In a nutshell, markets were very worried in August 2019 that a recession was looming, mostly for three reasons. First, global data was indicating that the economy was slowing. Second, the Fed didn’t sound super dovish in late July. Third, President Trump upped the trade-war ante with China, causing long-term interest rates to drop below short-term rates., In the past, that situation has usually indicated that a recession will occur soon.
As these recession fears grew, investors ditched economically-sensitive stocks that require a good economy to go higher. Industrial stocks are definitely in that category.
Now, though, the tide has turned. Global economic data is improving, as most clearly evidenced by the stabilization of the OECD’s global composite leading indicator. The Fed has sounded a more dovish tone over the past few months, and has stated that it will do its best to sustain the current economic expansion. And, perhaps most importantly, trade tensions have cooled meaningfully, with trade talks set to resume and more tariffs being delayed.
Consequently, the recession fears which dominated the investment landscape in August are now easing. As they ease, the outlook of the industrial sector will improve, creating a rising tide which lifts all industrial boats, including GE stock.
The third main reason to like GE stock here and now is that the stock is on the cusp of a technical breakout . Such a breakout only happened for a brief stretch in the past year, leading to a huge rally by GE stock. A similar scenario could unfold soon.
Specifically, GE stock price is about to break above its 50-day moving average after spending a few weeks below that metric. Over the past year, General Electric stock only accomplished that for a brief period. . When it happened before, back in late 2018 and early 2019,,GE stock price responded by surging from about $8 to about $10.
The same pattern is emerging today. Will it produce a similar result? Given GE’s favorable fundamentals and its improving outlook , I think it will.

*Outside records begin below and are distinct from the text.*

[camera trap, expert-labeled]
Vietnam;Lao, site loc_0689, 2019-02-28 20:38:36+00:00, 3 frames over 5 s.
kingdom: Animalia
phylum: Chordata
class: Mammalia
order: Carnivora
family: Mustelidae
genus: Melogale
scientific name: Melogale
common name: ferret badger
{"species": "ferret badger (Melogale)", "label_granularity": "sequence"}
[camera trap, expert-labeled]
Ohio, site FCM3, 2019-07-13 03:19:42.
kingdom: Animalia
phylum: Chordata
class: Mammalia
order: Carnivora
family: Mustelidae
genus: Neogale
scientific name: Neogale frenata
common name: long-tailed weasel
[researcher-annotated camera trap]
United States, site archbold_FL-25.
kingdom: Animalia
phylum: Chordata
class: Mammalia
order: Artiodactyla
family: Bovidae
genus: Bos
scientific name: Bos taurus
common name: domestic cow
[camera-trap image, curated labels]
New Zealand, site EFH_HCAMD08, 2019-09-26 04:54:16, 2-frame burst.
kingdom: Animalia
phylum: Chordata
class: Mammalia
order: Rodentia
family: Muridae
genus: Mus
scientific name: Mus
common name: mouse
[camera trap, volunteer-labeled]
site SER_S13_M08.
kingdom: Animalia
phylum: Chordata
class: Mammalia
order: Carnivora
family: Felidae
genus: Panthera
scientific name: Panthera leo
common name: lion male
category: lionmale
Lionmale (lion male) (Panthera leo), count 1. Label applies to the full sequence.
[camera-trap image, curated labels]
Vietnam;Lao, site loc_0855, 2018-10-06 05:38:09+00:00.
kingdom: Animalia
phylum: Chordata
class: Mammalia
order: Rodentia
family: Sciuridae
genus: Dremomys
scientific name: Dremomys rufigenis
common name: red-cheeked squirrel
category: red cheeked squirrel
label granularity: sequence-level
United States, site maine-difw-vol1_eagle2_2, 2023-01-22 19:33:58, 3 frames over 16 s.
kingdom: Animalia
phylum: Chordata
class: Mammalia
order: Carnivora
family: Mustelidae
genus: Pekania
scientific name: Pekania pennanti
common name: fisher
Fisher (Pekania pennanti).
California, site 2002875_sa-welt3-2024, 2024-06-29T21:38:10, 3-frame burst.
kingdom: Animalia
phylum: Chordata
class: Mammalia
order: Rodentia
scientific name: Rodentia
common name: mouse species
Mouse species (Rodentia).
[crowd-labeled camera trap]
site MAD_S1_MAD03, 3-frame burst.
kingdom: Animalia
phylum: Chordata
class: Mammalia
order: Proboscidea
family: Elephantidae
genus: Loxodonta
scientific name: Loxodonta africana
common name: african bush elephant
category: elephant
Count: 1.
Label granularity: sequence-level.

I’ve cautioned against buying General Electric stock for the past few months, saying that GE stock price would not rally. Indeed, over the past few months, GE stock has gone nowhere.
But that situation appears to be changing. The fundamentals and outlook of GE stock are improving. Consequently, GE stock price should climb over the next few quarters. At the same time, the chart is starting to show that General Electric stock can break out.
As a result, GE stock price finally looks ready to rally again.